--- Task objective ---
Write out each of the records below word for word, leaving the pictures out of your answer.

Short captions from the web

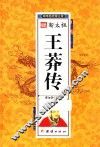 中华历代帝王传  新太祖王莽传
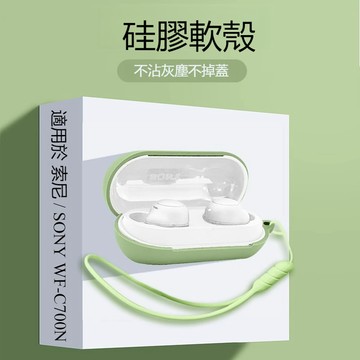 SONY WF-C700N 保護套 索尼耳機C700 液態矽膠軟殼 耳機殼 防摔 索尼 WFC700 藍牙耳機殼保護套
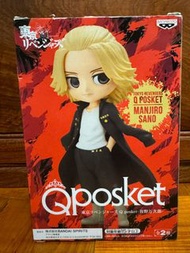 日版 東京復仇者 佐野萬次郎  Mikey Qposket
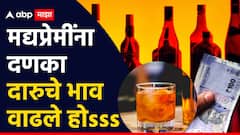 देशी दारु 80, महाराष्ट्र मेड दारु 148, राज्य मंत्रिमंडळाकडून उत्पादन शुल्कात वाढ, मद्यांच्या किंमती किती?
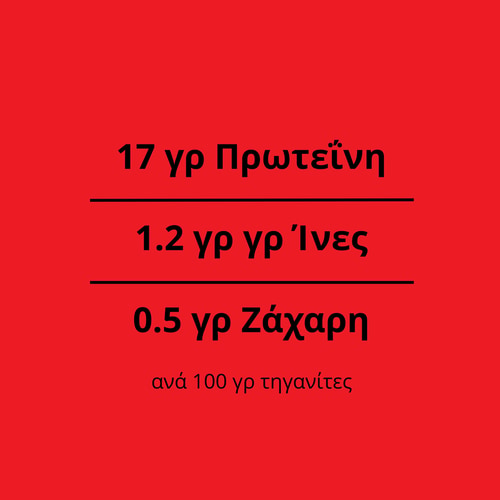 Instant Πρωτεϊνική Τηγανίτα 1000 g (6)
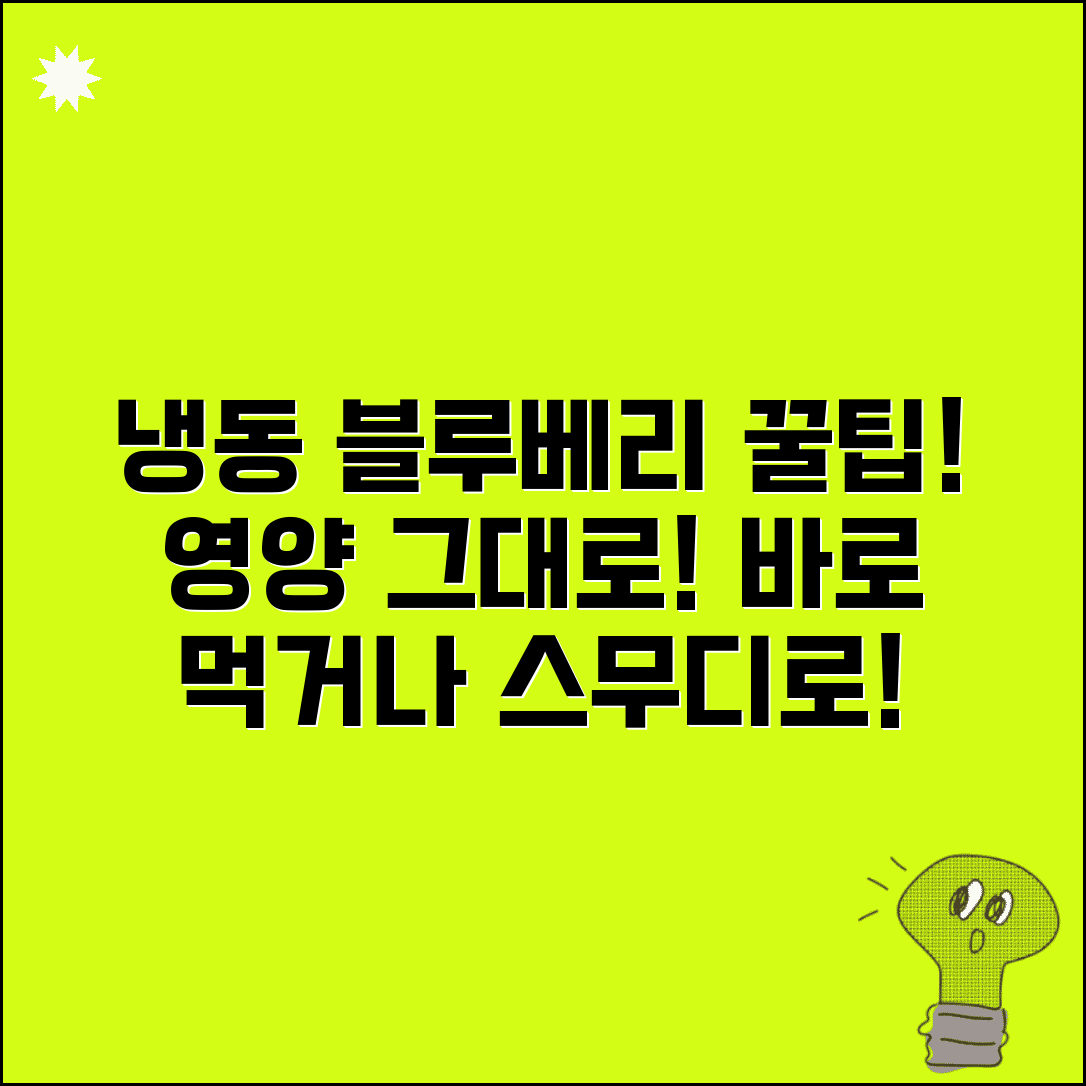냉동블루베리 먹는 법 영양소 손실 없이 | 해동 없이 그냥 먹거나 스무디로 만드는 활용법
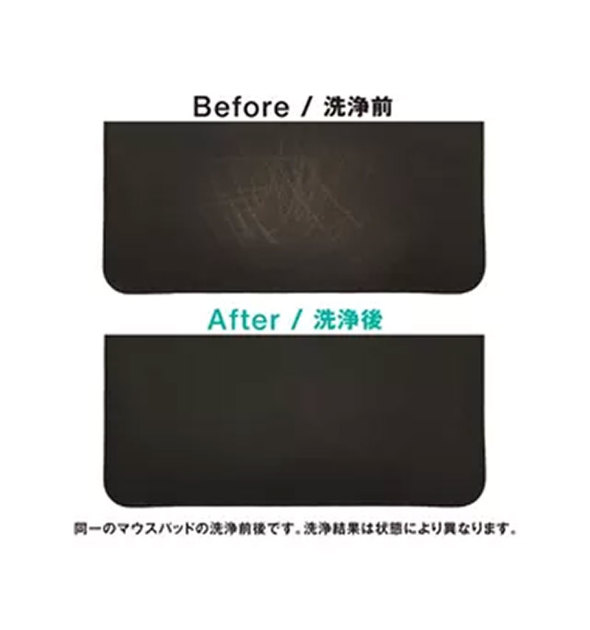 �uMousepad Cleaner�v�̐���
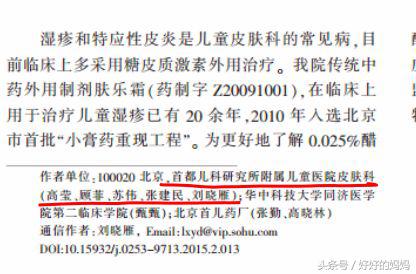 被炒成千元的神药,100元被炒成神药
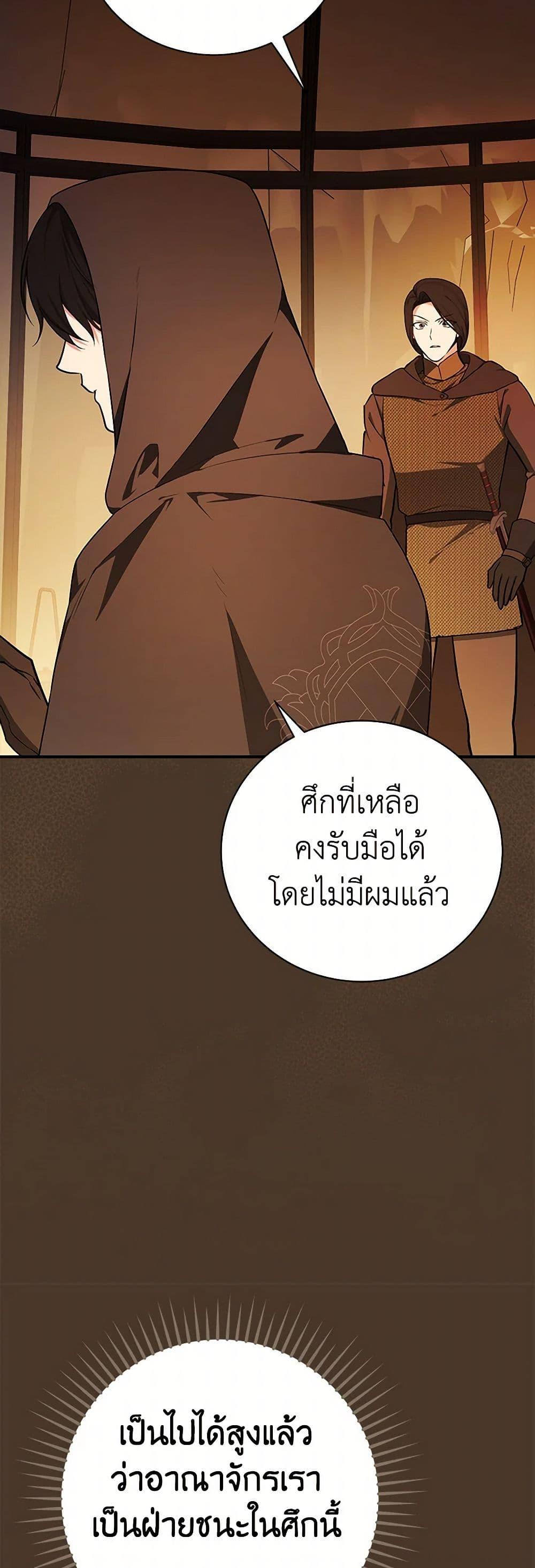 Manga-lc-com อ่านมังงะ อ่านการ์ตูน ออนไลน์ ฟรี I’ll Become the Mother of the Hero ตอนที่ 1 2 3 4 5 6 7 8 9 10 11 12 13 14 ฟรี ไม่มีโฆษณา Manga-lc - อ่าน มังงะ อ่าน การ์ตูน ออนไลน์ อ่านมังงะ ฟรี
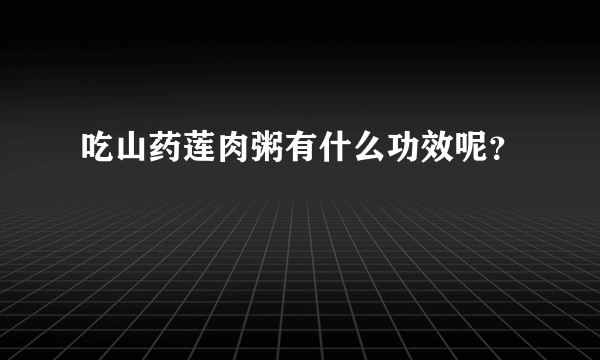 吃山药莲肉粥有什么功效呢？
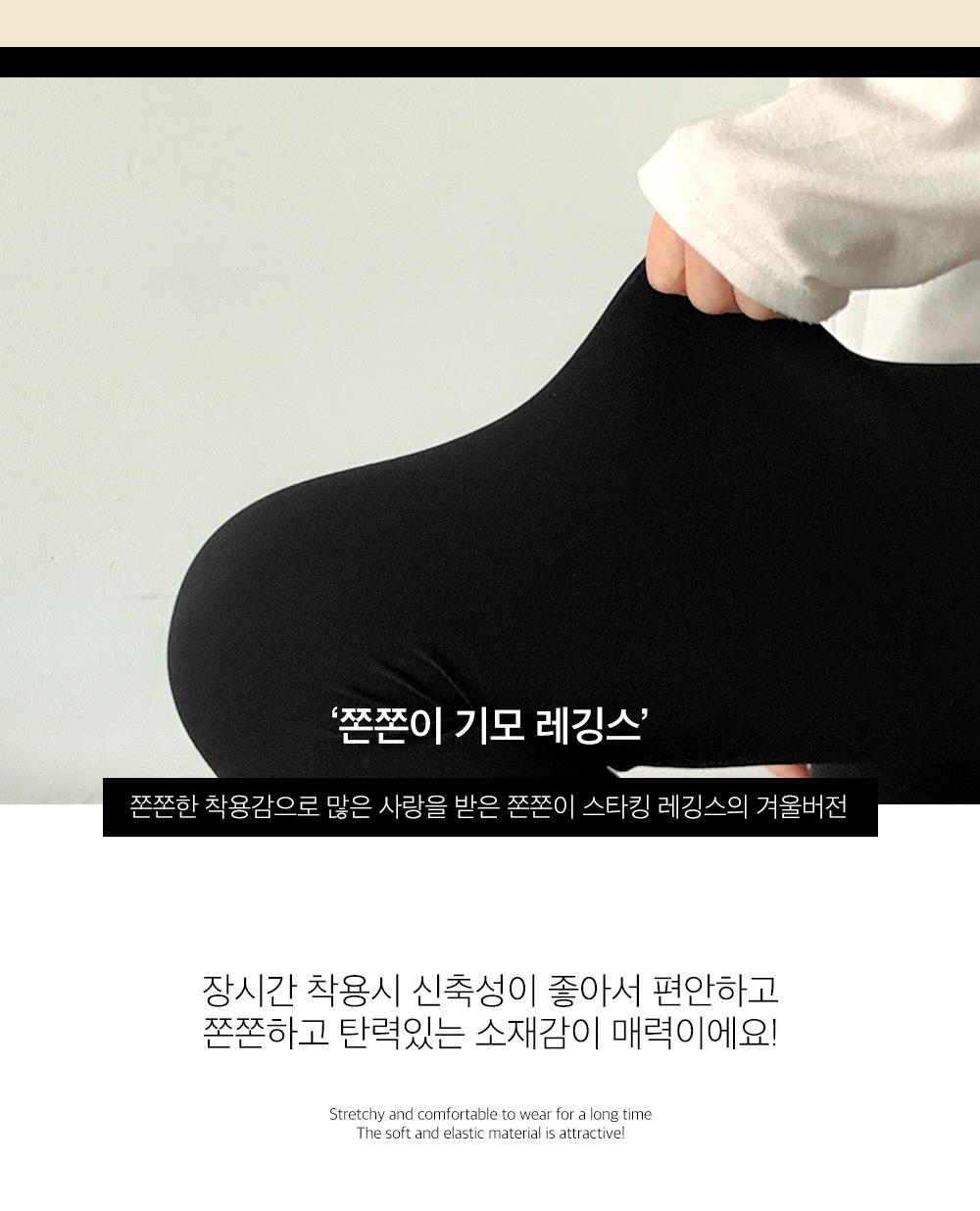 쫀쫀이 기모 레깅스 61992 상세 이미지 8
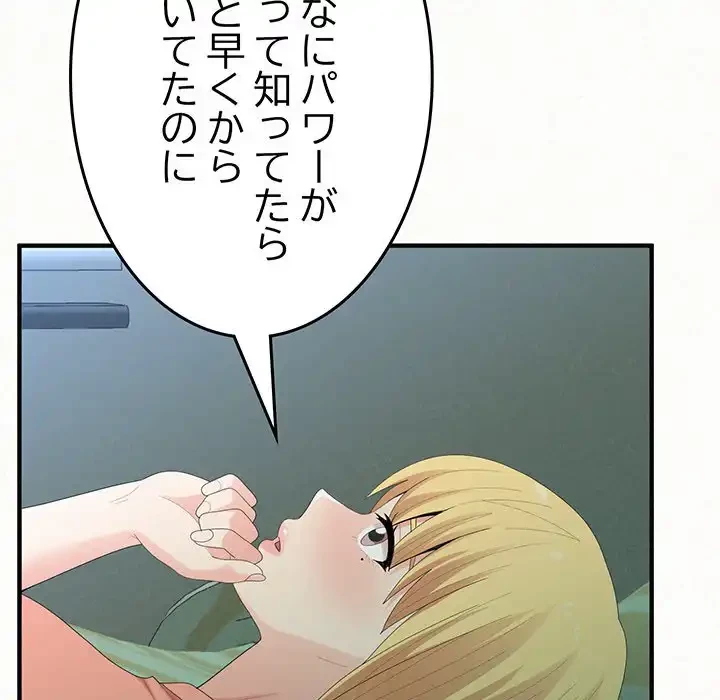 ミルクテラピー 第41話 - 15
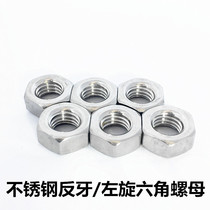 304 201 stainless steel reverse hexagon nut anti-wire left tooth nut M5M6M8M10M12M16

--- Response to the task ---
 中华历代帝王传  新太祖王莽传
 SONY WF-C700N 保護套 索尼耳機C700 液態矽膠軟殼 耳機殼 防摔 索尼 WFC700 藍牙耳機殼保護套
 日版 東京復仇者 佐野萬次郎  Mikey Qposket
 देशी दारु 80, महाराष्ट्र मेड दारु 148, राज्य मंत्रिमंडळाकडून उत्पादन शुल्कात वाढ, मद्यांच्या किंमती किती?
 Instant Πρωτεϊνική Τηγανίτα 1000 g (6)
냉동블루베리 먹는 법 영양소 손실 없이 | 해동 없이 그냥 먹거나 스무디로 만드는 활용법
 �uMousepad Cleaner�v�̐���
 被炒成千元的神药,100元被炒成神药
 Manga-lc-com อ่านมังงะ อ่านการ์ตูน ออนไลน์ ฟรี I’ll Become the Mother of the Hero ตอนที่ 1 2 3 4 5 6 7 8 9 10 11 12 13 14 ฟรี ไม่มีโฆษณา Manga-lc - อ่าน มังงะ อ่าน การ์ตูน ออนไลน์ อ่านมังงะ ฟรี
 吃山药莲肉粥有什么功效呢？
 쫀쫀이 기모 레깅스 61992 상세 이미지 8
 ミルクテラピー 第41話 - 15
 304 201 stainless steel reverse hexagon nut anti-wire left tooth nut M5M6M8M10M12M16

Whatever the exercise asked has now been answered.